Document passage:
☆ ☆ ☆ ☆ ☆
Hard Streets: Working-Class Lives in Charlie Chaplin's London
Published
Publishers
Charlie Chaplin rose from the hard streets of Victorian London to become one of the most beloved comedians of all time. With his threadbare jacket, baggy trousers and puzzled expression, Chaplin’s ‘Little Tramp’ alter ego was shaped by the city of his childhood – a place of ribald variety shows and hard drinking, radical politics and desperate poverty.
In Hard Streets, Jacqueline Riding conjures the lost world of working-class London in the nineteenth and early twentieth centuries. Weaving through Chaplin’s iconic rags-to-riches story are the lives of music hall stars, political reformers and George Tinworth, a neighbour of Chaplin’s mother and grandparents, who progressed from poor wheelwright to nationally renowned sculptor. Riding paints a striking portrait of a time and place where hardship was the norm, but where talent, determination and luck could bring opportunity and success.
☆ ☆ ☆ ☆ ☆
Raw data:

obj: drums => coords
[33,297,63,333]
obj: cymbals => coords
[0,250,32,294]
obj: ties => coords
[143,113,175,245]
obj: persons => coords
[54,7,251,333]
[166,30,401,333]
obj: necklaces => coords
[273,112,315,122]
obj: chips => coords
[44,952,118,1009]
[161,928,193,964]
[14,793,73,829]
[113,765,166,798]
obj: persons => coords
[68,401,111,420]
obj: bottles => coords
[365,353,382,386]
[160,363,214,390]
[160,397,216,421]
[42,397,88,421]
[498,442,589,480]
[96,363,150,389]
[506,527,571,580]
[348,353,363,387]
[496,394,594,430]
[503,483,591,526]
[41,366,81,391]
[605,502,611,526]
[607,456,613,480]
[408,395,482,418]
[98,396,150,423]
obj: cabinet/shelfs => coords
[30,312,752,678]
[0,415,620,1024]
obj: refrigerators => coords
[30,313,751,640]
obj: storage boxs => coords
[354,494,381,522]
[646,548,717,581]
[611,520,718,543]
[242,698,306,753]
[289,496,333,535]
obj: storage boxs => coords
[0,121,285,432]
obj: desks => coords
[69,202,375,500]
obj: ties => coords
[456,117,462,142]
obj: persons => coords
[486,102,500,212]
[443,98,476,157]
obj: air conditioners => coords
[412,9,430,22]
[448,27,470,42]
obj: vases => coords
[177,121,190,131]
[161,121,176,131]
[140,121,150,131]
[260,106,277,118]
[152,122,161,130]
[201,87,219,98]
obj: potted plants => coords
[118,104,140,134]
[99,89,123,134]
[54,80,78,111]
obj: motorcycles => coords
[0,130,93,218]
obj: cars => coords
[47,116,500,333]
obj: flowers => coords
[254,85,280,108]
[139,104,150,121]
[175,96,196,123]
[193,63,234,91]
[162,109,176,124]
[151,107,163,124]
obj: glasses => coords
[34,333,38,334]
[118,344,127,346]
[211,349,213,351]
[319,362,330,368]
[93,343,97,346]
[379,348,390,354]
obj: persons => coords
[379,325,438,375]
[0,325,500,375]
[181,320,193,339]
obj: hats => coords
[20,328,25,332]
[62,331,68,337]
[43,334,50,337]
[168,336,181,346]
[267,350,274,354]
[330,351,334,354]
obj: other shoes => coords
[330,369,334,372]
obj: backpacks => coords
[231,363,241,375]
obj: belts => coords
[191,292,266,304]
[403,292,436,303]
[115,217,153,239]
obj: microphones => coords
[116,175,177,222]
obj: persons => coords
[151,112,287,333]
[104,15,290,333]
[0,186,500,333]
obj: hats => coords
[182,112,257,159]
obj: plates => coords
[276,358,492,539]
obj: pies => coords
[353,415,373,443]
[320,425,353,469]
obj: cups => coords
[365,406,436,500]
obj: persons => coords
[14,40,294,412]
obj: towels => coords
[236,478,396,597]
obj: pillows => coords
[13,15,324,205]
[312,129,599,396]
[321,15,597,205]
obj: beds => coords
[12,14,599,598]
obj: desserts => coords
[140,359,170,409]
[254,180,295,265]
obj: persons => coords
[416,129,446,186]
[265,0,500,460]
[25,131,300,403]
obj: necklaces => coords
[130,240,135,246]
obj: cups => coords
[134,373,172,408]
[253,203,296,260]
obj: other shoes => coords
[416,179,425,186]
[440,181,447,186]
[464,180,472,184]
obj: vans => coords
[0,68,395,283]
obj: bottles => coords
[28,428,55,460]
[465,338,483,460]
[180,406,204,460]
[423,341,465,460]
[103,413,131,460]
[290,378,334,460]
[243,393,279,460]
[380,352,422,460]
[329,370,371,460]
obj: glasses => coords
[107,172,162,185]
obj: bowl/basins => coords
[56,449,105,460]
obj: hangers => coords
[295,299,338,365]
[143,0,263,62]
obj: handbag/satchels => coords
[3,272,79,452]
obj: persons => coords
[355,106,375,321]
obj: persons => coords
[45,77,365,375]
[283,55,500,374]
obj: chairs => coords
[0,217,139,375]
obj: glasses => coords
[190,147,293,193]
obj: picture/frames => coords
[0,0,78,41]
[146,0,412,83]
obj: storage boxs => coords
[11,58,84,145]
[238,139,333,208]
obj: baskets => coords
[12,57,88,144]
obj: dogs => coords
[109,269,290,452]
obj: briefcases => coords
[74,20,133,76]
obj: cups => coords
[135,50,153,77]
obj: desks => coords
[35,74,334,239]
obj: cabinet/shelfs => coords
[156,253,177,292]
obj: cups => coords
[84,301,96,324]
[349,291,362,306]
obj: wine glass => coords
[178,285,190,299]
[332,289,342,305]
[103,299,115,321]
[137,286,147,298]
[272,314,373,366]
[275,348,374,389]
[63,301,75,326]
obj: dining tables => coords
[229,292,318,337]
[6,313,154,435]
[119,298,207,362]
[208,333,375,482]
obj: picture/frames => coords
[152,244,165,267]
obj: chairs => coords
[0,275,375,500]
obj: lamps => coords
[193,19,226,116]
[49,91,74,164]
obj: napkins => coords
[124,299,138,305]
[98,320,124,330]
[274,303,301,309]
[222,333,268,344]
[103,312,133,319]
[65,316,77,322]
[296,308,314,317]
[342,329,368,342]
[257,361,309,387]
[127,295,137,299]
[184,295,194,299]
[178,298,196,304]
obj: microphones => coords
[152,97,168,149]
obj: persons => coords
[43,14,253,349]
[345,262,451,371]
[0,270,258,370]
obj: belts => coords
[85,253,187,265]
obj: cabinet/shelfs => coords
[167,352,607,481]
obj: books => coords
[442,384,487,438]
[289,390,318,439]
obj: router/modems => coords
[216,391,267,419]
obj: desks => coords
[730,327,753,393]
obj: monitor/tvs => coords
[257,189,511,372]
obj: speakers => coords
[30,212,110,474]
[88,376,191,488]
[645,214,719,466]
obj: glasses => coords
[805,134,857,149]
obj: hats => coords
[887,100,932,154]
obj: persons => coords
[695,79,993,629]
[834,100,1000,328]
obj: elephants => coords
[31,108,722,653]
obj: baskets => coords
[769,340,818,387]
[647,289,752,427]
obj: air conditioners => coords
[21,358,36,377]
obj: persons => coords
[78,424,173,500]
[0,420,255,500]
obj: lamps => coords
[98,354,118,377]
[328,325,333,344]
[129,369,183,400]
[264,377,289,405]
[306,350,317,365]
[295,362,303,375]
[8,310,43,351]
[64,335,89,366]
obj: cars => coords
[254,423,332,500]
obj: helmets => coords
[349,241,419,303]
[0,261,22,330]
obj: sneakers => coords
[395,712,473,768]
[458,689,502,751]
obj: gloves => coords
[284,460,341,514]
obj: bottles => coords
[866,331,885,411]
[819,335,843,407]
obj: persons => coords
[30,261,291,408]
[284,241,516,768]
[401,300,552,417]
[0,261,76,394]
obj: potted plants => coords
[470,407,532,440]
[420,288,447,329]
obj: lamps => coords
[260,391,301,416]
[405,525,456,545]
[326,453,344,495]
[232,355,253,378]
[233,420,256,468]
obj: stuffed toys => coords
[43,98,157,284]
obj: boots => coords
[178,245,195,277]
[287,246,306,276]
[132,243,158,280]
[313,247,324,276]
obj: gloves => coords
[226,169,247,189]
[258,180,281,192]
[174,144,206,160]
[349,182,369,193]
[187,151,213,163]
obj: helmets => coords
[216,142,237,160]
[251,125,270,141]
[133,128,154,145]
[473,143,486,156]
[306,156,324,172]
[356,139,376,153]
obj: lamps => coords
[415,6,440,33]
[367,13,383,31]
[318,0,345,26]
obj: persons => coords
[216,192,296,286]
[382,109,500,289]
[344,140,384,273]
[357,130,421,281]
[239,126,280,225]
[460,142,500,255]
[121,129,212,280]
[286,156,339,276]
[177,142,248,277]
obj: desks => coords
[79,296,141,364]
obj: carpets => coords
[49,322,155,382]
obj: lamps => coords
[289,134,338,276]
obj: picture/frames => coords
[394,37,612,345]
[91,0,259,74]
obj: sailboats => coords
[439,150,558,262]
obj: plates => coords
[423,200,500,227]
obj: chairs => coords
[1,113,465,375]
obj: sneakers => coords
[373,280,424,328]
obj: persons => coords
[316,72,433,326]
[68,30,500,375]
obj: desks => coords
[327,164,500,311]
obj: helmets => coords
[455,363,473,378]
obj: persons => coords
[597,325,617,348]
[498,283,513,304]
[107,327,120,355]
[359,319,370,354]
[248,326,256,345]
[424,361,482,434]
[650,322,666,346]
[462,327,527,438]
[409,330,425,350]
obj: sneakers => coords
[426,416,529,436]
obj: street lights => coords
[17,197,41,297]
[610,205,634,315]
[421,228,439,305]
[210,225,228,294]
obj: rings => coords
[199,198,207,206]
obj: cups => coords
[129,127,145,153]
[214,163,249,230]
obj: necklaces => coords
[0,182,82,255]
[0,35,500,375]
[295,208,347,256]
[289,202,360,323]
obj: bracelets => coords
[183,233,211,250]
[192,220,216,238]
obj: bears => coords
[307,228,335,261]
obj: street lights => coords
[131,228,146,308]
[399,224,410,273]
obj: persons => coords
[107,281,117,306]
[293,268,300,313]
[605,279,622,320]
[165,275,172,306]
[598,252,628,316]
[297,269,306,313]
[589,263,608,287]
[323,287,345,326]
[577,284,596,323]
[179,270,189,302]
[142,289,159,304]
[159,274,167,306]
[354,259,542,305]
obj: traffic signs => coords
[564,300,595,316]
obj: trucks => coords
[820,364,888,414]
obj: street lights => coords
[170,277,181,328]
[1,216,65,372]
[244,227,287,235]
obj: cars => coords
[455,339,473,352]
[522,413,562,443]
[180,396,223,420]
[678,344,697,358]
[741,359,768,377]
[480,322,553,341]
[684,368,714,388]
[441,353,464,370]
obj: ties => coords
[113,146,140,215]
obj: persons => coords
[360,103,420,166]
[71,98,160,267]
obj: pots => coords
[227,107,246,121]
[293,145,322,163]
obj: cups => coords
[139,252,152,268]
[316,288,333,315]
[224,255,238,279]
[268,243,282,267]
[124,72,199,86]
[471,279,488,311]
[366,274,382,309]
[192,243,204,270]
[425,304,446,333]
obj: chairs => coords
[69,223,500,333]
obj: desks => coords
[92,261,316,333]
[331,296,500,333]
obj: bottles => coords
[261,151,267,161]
☆ ☆ ☆ ☆ ☆
Problems to work on:
1: The book description calls the city of Chaplin's childhood "a place of" several things. List each of them.
2: Retype the records from their first line up to and including the line with "[273,112,315,122]".
The book description and the records are unrelated material.

Answers per task:
1:
- ribald variety shows
- hard drinking
- radical politics
- desperate poverty

2:
obj: drums => coords
[33,297,63,333]
obj: cymbals => coords
[0,250,32,294]
obj: ties => coords
[143,113,175,245]
obj: persons => coords
[54,7,251,333]
[166,30,401,333]
obj: necklaces => coords
[273,112,315,122]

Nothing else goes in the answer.